Equation of a tangent line

Given a curve defined by the equation $y = f(x)$, the equation of the tangent line at the point $P(x_0,y_0)$ can be calculated using the following process:
  1. Do you have the y-coordinate of the point $P$ $y_0 = f(x_0)$
  2. Do you have the derivative of $f(x)$?. Differentiate the curve, $\frac{dy}{dx} = \frac{d}{dx}f(x) = f'(x)$
  3. Evaluate the derivate at the point $P$ to give the gradient of the tangent line $m_t = f'(x_0)$
  4. we now have the information to use the line formula: $$ \begin{align} y - y_0 &= m_t(x-x_0)\\ y &= m_tx + (y_0- m_tx_0) \end{align}$$

The tangent line has a gradient of $m_t$ and a y-intercept of $y_0 - m_tx_0$

Equation of a tangent line 1

Determine the equation of the tangent line to the curve $y = 4 - x^2$ when $x = 1$
solution - press button to display
  1. When $x_0 = 1$, $y_0 = 4 - (1)^2 = 3$
  2. The derivative is $\frac{dy}{dx} = -2x$
  3. Evaluating the derivative at $x=1$ gives $m_t = -2$
  4. We can now use the equation of a line formula: $$ \begin{align} y - 3 &= -2(x - 1) \\ y &= -2x + 5 \end{align} $$

Equation of a tangent line 2

Determine the equation of the tangent to the curve $y = x^3 - 3x^2 - 24x$ when $x=4$ hence determine the other point of intersection between the tangent line and the curve.

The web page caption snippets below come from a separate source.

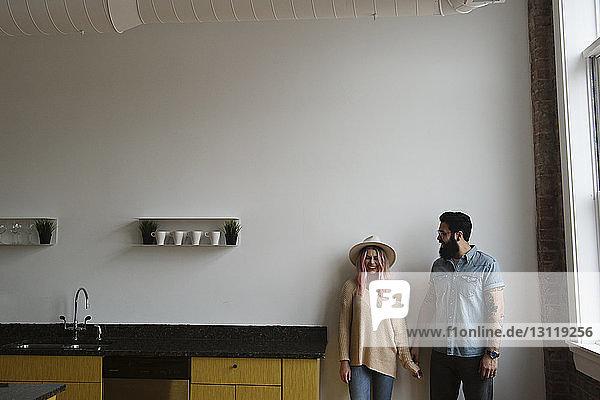 Glückliches Paar  das zu Hause in der Küche an der Wand steht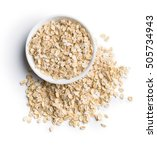 dry rolled oatmeal in bowl... | Shutterstock . vector #505734943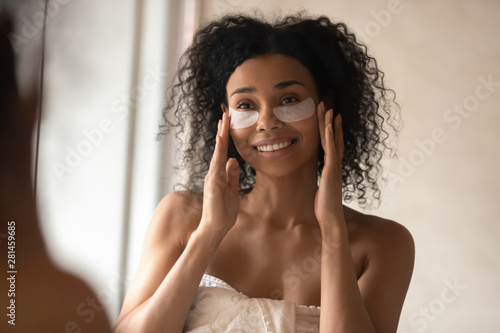 Attractive african woman applied under-eye patches looking in mirror Fototapet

solution - press button to display
  1. When $x = 4$, $y = -80$
  2. $\frac{dy}{dx} = 3x^2 - 6x - 24$
  3. $\left.\frac{dy}{dx}\right|_{x=4} = 0$
  4. $y + 80 = 0(x-4)$ hence the tangent line is $y = -80$

The other point of intersection satisfies the equation $x^3 - 3x^2 - 24x = -80$

This can be rewritten as a cubic equation, $x^3 - 3x^2 - 24x + 80 =0$. We also know that as $y = -80$ is tangent at $x=4$, then $x-4$ is a linear factor of the cubic equation. (In fact we know more, because y= -80 is a tangent, $(x-4)^2$ is a quadratic factor of the stated cubic equation)

The cubic equation can the be factorised as follows:

$$ \begin{align} x^3 - 3x^2 - 24x + 80 &= 0 \\ (x-4)(x^2+ x -20) &= 0 \\ (x-4)(x-4)(x+5) &= 0 \end{align} $$

The other solution is therefore $x = -5$